All behavioral variables at baseline and after D3 ligand administration in the uncued rGT, cued rGT, and CPT

Trials Prematures (%) Choice latency (s) Collection latency (s) Omissions (%)
Uncued rGT 99.87 ± 8.28 21.05 ± 3.61 1.30 ± 0.23 1.36 ± 0.32 0.76 ± 0.31
Cued rGT 79.69 ± 7.40 23.87 ± 3.83 1.24 ± 0.17 0.84 ± 0.09 1.40 ± 0.86
CPT 101.04 ± 9.75 10.79 ± 0.67 2.05 ± 0.18 2.30 ± 0.11 4.58 ± 0.78

Baseline data broadly resembled that published previously (see recent meta-analysis by Barrus et al., 2015. Premature responding correlated with risky choice in this dataset (r(31) = 0.38, p = 0.035), although, as we have discussed before (Barrus et al., 2015), we do not believe that this relationship is causative.
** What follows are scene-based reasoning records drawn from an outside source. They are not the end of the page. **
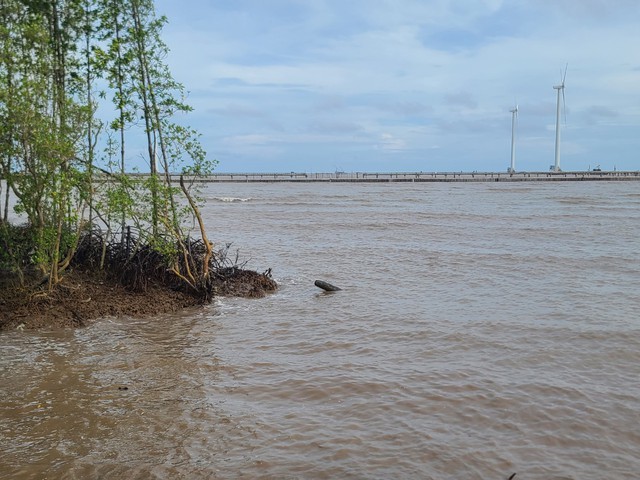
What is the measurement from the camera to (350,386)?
26.3 feet

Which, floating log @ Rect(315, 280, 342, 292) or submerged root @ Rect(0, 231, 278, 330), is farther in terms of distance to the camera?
floating log @ Rect(315, 280, 342, 292)

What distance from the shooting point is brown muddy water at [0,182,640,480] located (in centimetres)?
596

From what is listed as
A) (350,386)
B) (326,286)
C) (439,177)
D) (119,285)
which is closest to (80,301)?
(119,285)

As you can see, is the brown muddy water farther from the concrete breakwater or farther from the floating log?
the concrete breakwater

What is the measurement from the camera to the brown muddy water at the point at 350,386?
235 inches

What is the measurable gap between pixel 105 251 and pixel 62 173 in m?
2.79

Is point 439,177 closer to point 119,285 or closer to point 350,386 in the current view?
point 119,285


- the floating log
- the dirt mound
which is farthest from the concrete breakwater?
the dirt mound

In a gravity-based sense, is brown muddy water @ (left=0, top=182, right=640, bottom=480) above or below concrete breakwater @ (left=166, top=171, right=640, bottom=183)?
below

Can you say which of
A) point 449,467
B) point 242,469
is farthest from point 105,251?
point 449,467

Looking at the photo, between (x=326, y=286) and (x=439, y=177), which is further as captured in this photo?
(x=439, y=177)

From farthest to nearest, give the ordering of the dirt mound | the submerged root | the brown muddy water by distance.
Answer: the submerged root, the dirt mound, the brown muddy water

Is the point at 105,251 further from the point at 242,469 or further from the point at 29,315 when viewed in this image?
the point at 242,469

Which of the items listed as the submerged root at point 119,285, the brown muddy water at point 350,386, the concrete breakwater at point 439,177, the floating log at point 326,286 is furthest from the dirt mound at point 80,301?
the concrete breakwater at point 439,177
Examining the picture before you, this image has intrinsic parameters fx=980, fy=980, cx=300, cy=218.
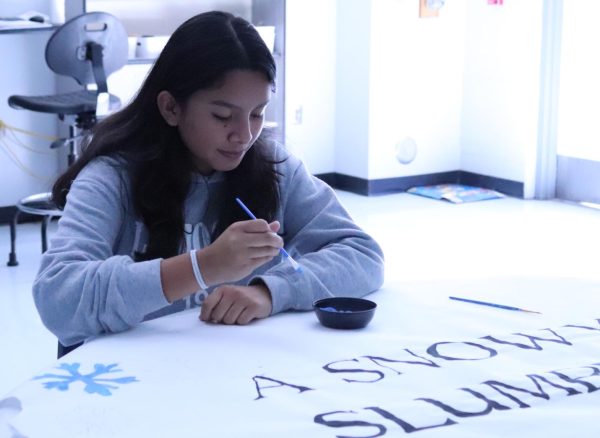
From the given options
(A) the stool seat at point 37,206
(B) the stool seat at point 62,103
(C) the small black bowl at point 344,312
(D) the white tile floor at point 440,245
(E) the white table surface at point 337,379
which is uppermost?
(B) the stool seat at point 62,103

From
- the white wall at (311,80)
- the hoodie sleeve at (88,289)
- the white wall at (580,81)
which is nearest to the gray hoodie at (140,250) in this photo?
the hoodie sleeve at (88,289)

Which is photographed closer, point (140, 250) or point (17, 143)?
point (140, 250)

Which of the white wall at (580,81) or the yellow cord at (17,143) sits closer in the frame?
the yellow cord at (17,143)

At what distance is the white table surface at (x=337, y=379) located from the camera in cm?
93

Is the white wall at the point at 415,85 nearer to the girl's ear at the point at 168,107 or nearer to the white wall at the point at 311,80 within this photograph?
the white wall at the point at 311,80

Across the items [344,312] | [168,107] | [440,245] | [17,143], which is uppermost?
[168,107]

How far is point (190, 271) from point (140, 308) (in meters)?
0.08

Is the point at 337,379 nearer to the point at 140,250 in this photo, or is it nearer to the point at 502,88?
the point at 140,250

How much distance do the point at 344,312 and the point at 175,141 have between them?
17.2 inches

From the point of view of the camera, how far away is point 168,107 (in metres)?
1.47

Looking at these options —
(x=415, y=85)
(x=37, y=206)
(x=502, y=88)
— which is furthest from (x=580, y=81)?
(x=37, y=206)

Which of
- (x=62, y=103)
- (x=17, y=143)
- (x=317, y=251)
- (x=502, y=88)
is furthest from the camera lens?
(x=502, y=88)

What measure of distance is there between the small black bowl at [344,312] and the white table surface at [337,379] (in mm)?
14

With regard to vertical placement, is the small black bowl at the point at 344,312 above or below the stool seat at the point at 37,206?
above
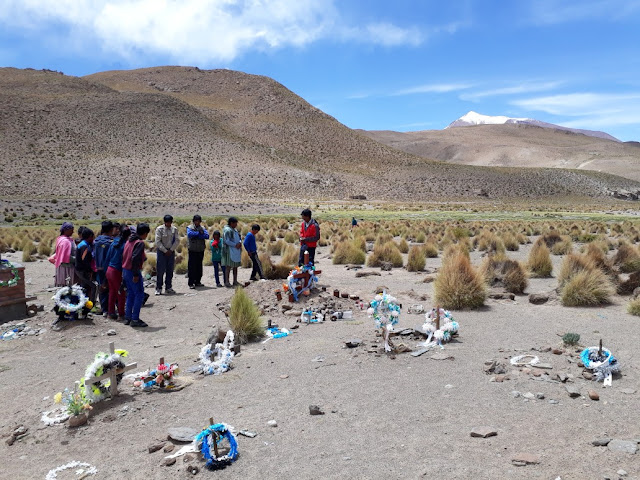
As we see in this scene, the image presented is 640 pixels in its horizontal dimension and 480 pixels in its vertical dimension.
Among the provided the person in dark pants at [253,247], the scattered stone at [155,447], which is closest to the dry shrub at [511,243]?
the person in dark pants at [253,247]

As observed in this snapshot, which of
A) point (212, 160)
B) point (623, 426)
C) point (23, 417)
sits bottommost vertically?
point (23, 417)

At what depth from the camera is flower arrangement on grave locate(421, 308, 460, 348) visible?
8.02 meters

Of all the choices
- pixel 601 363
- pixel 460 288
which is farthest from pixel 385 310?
pixel 460 288

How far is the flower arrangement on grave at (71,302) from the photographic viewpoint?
Answer: 384 inches

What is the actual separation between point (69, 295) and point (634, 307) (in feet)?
34.9

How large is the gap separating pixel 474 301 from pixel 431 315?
95.0 inches

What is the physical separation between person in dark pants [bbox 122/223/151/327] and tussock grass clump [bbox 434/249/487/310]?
589cm

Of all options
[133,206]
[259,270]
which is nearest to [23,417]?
[259,270]

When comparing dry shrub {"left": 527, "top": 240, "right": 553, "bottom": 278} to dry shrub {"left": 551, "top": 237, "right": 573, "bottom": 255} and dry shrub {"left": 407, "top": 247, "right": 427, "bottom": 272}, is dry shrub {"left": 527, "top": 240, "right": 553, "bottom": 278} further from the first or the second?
dry shrub {"left": 551, "top": 237, "right": 573, "bottom": 255}

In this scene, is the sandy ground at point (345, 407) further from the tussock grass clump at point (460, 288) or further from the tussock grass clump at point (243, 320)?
the tussock grass clump at point (460, 288)

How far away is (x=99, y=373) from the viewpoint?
20.5 feet

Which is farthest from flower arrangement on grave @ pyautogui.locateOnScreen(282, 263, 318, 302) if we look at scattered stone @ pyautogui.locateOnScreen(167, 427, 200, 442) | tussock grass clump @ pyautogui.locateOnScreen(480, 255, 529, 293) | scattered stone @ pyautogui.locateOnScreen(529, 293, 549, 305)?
scattered stone @ pyautogui.locateOnScreen(167, 427, 200, 442)

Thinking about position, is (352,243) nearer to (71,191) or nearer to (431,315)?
(431,315)

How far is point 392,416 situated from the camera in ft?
18.6
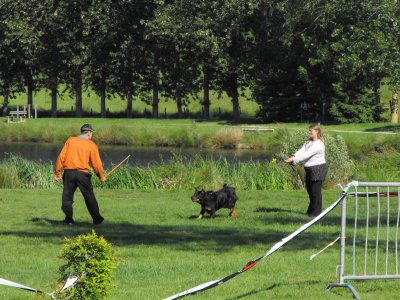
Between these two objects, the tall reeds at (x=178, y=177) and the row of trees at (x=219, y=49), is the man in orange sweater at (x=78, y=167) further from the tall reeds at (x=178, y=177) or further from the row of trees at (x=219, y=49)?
the row of trees at (x=219, y=49)

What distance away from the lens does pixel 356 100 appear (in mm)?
57938

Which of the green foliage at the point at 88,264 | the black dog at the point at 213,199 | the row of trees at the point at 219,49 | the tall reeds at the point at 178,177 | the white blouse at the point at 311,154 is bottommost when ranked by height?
the tall reeds at the point at 178,177

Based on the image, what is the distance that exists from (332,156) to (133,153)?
22832mm

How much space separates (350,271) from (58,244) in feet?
15.9

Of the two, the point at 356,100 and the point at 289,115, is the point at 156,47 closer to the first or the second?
the point at 289,115

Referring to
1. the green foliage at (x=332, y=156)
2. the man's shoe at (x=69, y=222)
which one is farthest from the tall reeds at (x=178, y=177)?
the man's shoe at (x=69, y=222)

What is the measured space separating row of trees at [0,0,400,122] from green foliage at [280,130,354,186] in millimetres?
28227

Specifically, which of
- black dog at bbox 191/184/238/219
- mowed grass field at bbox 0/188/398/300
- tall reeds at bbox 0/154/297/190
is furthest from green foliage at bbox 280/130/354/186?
black dog at bbox 191/184/238/219

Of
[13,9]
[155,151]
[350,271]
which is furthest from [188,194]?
[13,9]

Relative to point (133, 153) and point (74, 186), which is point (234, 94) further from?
point (74, 186)

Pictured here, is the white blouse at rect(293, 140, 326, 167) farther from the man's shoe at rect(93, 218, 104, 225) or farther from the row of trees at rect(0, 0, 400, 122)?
the row of trees at rect(0, 0, 400, 122)

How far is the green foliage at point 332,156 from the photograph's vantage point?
24.2 metres

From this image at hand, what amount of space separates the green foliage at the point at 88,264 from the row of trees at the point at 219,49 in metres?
45.5

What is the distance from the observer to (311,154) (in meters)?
17.2
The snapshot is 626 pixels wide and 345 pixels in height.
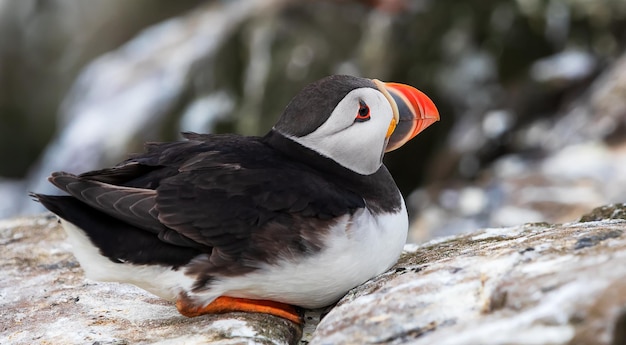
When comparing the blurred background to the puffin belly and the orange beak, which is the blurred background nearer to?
the orange beak

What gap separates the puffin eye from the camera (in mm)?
3391

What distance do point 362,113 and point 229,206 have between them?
0.67 m

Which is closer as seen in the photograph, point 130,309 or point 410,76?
point 130,309

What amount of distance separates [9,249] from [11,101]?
8.52 m

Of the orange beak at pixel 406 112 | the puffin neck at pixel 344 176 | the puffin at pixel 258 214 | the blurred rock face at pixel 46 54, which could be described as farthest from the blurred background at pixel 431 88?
the puffin at pixel 258 214

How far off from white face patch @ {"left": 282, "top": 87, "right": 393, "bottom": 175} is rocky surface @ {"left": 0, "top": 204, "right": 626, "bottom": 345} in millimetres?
483

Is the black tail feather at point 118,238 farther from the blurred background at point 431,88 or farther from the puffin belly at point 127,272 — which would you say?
the blurred background at point 431,88

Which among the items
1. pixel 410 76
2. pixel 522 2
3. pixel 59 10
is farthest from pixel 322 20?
pixel 59 10

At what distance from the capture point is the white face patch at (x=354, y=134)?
336cm

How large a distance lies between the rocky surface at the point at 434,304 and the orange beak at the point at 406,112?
0.53 m

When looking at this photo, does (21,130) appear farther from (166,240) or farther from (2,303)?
(166,240)

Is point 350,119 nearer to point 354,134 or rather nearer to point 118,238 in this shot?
point 354,134

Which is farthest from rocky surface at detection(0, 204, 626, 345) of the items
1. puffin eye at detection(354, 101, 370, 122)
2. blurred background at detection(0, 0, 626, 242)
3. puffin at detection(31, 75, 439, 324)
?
blurred background at detection(0, 0, 626, 242)

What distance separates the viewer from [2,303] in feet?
12.6
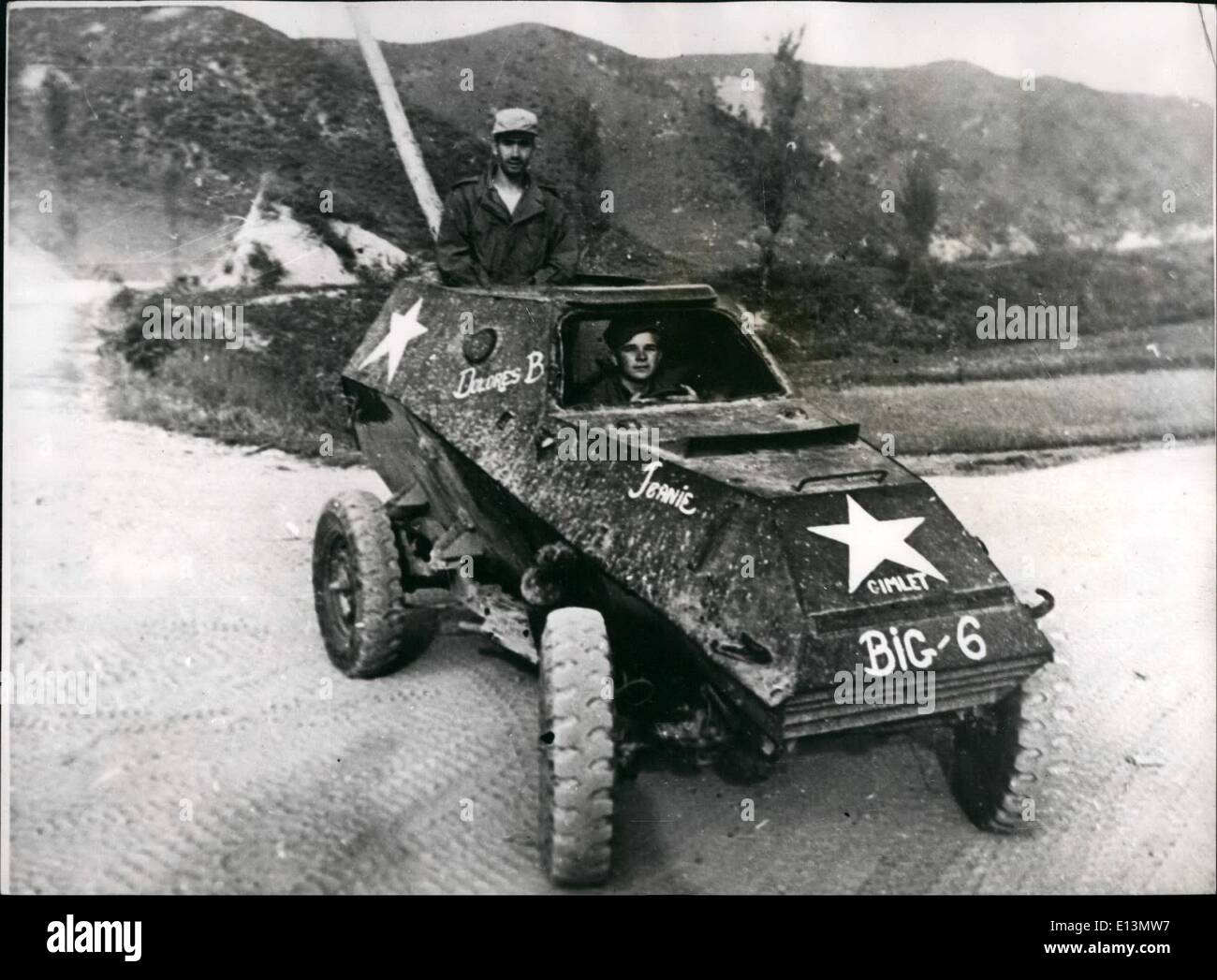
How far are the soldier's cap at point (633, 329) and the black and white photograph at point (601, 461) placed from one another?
0.09ft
Although animals appeared to more quickly choose the more risky options (data not shown), this difference was not statistically significant (choice; F(3,36) = 1.82, p = 0.161) and there was no relationship between choice preference and choice latency (r = −0.001, p = 0.995). Data shown are group mean ± SEM.